● ФРАГМЕНТ ДОКУМЕНТА
----------------

Музыкальная дружба между Петербургом и Смоленском
В мае 2021 года Детская школа искусств имени М.А. Балакирева города Смоленска провела всероссийский конкурс исполнителей на балалайке «Русское сердце живёт в балалайке». В состав жюри этого конкурса вошёл заслуженный артист России, художественный руководитель и солист ансамбля «Терем-квартет» Андрей Смирнов. Во время визита в наш город он поделился со «Смоленской газетой» впечатлениями от конкурса и идеями о развитии подрастающего поколения музыкантов.
Слава должна быть приложением к чему-то основному
– Андрей, расскажите, каким образом вы попали в жюри конкурса?
– Вы знаете, «Терем-квартет» на протяжении всей своей жизни что-то проводил, больше, чем концерты. Мы в Санкт-Петербурге проводили конкурсы, фестивали, детские конкурсы и детские школы. На наш конкурс и в нашу школу часто приезжали дети из смоленских музыкальных школ и школ искусств. Школа искусств имени М.А. Балакирева всегда поставляла большое количество музыкантов на наш конкурс «Теремок», который проходит уже пятнадцатый год в Аничковом дворце в центре города, на Невском проспекте. Они знают наш конкурс, мы знаем их детей – они завоёвывают места, побеждают. Этот контакт у нас сохранился и получил такое продолжение. Получается, что уже часть «Терем-квартета» приехала в Смоленск в связи с событием, которое организовала школа. А я считаю, что конкурс, посвящённый 160-летию со дня рождения В.В. Андреева, носящий название «Русское сердце живёт в балалайке», – это событие. По моему мнению, русский народный инструмент – поддержатель русского менталитета, русского характера, русского плача. Мы говорим: «Балалаечка плачет». Ни о каком другом инструменте мы так не говорим. Это какой-то наш удел, часть нашей «русскости» – мы не можем жить без страданий.
И я приехал сюда поддержать этот конкурс как член жюри. Очень здорово, что школа стала инициатором такого мероприятия и что дети не платили никаких взносов. Сейчас очень большое количество конкурсов, на которых организаторы зарабатывают, а этот конкурс носит образовательный, воспитательный эффект. Школа поставила себе цель, чтобы он был для всех – не ограничивал семьи, у которых нет средств.
– Это их вклад в развитие подрастающего поколения музыкантов. И если говорить о музыкантах, которые уже состоялись, то одни идут по пути «посмотрите, какие мы крутые», а другие – по пути «посмотрите, какие мы крутые, вы можете стать такими же, как мы, для этого вам нужно делать то-то и то-то». Вы идёте по второму пути – делитесь опытом, и для вас это уже довольно долгая история. Почему выбрали для себя именно такой путь?

----------------

Выведите без изменений отрывок из интервью о конкурсе балалаечников, заключённый между словами «И я приехал» и «которых нет средств.», включая их.

● ПРЕДСТАВЛЕННЫЕ ДАННЫЕ
----------------

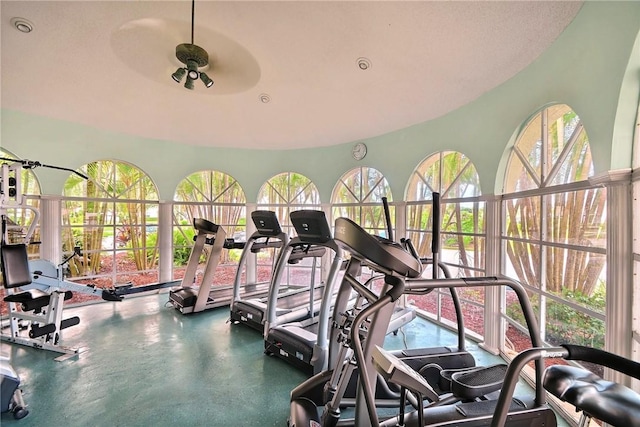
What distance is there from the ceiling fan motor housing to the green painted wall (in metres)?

----------------

● РЕЗУЛЬТАТ ЗАДАНИЯ
И я приехал сюда поддержать этот конкурс как член жюри. Очень здорово, что школа стала инициатором такого мероприятия и что дети не платили никаких взносов. Сейчас очень большое количество конкурсов, на которых организаторы зарабатывают, а этот конкурс носит образовательный, воспитательный эффект. Школа поставила себе цель, чтобы он был для всех – не ограничивал семьи, у которых нет средств.